Stewart D. Personick

Last updated
Stewart D. Personick
Born1947
Alma mater City College of New York
MIT
Scientific career
Fields Optical communication
Thesis Efficient analog communication over quantum channels
Doctoral advisor Robert S. Kennedy [1]

Stewart David Personick (born 1947) is an American researcher in telecommunications and computer networking. He worked at Bell Labs, TRW, and Bellcore (now Telcordia Technologies), researching optical fiber receiver design, propagation in multi-mode optical fibers, time-domain reflectometry, and the end-to-end modeling of fiber-optic communication systems.

Contents

Biography

Personick was born in Brooklyn in 1947 and attended the Bronx High School of Science. [2] He graduated from the City College of New York with bachelor of electrical engineering degree in 1967 and joined Bell Laboratories. He obtained an SM degree in 1968 and Sc.D degree in 1970 from MIT with support from Bell Laboratories. His dissertation was on analog communication over quantum channels. [1]
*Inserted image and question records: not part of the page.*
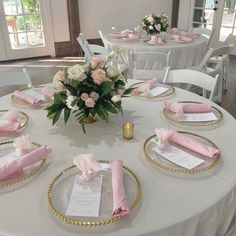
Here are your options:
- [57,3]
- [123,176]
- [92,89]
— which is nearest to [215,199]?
[123,176]

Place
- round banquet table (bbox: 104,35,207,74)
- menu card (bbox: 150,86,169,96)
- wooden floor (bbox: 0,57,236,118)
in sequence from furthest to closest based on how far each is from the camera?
wooden floor (bbox: 0,57,236,118), round banquet table (bbox: 104,35,207,74), menu card (bbox: 150,86,169,96)

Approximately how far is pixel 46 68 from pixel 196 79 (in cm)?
318

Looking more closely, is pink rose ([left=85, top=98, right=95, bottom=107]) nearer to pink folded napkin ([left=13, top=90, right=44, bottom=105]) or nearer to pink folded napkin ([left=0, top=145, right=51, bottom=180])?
pink folded napkin ([left=0, top=145, right=51, bottom=180])

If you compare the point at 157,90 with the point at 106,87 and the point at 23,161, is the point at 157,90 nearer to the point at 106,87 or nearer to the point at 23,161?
the point at 106,87

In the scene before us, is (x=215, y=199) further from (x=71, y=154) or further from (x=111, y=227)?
(x=71, y=154)

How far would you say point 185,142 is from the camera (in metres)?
1.07

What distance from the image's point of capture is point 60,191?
0.88 metres

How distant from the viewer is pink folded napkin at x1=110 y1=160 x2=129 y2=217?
77 cm

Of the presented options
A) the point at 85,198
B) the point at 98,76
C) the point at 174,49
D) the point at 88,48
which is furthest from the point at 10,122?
the point at 174,49

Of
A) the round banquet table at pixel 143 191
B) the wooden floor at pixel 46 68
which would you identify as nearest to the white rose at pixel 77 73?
the round banquet table at pixel 143 191

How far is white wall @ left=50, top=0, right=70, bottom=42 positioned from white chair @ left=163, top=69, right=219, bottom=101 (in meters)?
3.56

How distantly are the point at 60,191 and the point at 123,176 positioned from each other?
0.22 meters

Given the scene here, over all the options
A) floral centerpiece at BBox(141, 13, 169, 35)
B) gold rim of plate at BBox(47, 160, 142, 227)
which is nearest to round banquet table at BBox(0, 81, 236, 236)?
gold rim of plate at BBox(47, 160, 142, 227)

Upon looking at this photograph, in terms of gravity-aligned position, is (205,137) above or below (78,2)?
below
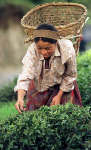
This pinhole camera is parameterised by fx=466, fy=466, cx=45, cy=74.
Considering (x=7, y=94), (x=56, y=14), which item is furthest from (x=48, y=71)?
(x=7, y=94)

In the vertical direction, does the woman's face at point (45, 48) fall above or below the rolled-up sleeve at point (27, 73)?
above

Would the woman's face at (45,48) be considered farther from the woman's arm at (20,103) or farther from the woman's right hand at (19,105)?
the woman's right hand at (19,105)

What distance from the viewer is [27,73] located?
15.7 feet

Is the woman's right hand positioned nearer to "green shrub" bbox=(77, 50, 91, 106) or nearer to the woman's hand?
the woman's hand

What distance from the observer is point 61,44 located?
4941 mm

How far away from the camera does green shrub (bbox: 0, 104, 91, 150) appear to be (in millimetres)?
4141

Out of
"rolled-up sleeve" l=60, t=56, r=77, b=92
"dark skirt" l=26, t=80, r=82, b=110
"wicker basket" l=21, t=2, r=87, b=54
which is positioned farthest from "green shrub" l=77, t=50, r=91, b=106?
"rolled-up sleeve" l=60, t=56, r=77, b=92

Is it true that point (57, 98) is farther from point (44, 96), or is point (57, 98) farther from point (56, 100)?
point (44, 96)

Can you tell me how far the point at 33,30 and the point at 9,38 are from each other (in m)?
10.4

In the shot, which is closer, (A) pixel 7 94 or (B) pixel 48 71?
(B) pixel 48 71

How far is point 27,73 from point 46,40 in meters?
0.40

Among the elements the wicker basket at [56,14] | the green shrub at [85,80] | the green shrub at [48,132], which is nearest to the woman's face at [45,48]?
the green shrub at [48,132]

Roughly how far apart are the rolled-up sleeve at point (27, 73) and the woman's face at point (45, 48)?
194mm

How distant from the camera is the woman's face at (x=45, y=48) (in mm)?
4646
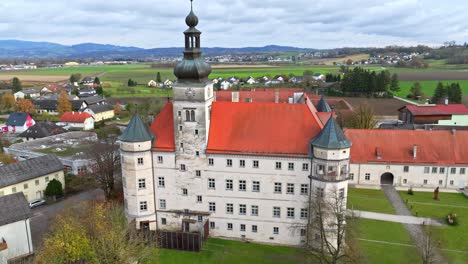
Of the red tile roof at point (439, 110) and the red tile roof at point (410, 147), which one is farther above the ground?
the red tile roof at point (439, 110)

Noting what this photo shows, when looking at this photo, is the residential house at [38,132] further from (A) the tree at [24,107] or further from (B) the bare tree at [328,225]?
(B) the bare tree at [328,225]

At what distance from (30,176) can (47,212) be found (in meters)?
5.94

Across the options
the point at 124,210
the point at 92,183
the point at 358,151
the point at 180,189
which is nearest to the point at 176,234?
the point at 180,189

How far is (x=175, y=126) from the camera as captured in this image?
128ft

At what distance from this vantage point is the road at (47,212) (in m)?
41.0

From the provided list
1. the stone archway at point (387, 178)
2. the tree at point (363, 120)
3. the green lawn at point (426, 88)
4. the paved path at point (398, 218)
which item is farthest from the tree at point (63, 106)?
the green lawn at point (426, 88)

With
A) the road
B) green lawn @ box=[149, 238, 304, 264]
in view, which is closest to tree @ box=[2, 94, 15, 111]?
the road

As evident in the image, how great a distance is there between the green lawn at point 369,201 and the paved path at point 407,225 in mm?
762

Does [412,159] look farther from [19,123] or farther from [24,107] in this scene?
[24,107]

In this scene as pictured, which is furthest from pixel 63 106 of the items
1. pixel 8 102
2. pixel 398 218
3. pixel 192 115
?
pixel 398 218

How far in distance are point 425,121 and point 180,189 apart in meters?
57.4

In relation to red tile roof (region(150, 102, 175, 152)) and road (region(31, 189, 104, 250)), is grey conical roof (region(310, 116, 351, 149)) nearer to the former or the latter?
red tile roof (region(150, 102, 175, 152))

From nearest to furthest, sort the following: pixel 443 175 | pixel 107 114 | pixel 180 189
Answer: pixel 180 189 < pixel 443 175 < pixel 107 114

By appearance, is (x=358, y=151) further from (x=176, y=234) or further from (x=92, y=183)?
(x=92, y=183)
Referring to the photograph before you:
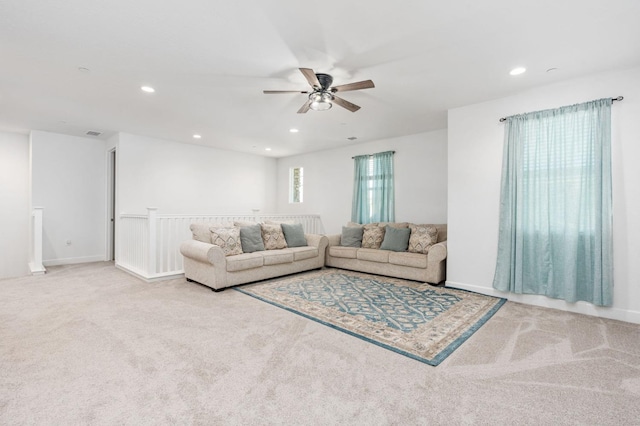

At Bell Labs Personick conducted early research in fiber optics technology, including publication of papers on optical receiver design, applications of optical amplifiers, and propagation in multi-mode optical fibers with mode coupling. Some of his early analysis developed a model that included what became known as "the Personick integrals" as basic parameters for the capacity of optical systems. [3] His research was used in early fiber-optic system field tests, including a 1976 experiment in Atlanta, Georgia, [4] and the 1977 Chicago lightwave communication project, which demonstrated the technical and economic viability of optical fiber systems. In 1976 he invented the first practical optical time-domain reflectometer, [5] a test instrument that became heavily used in the fiber optics industry. [6] [7]

From 1978 through 1983, Personick was a manager at TRW Inc. He managed organizations responsible for research and development of commercial telecommunications transmission and switching equipment, and organizations responsible for US federal government-funded research applications of optical communication technologies.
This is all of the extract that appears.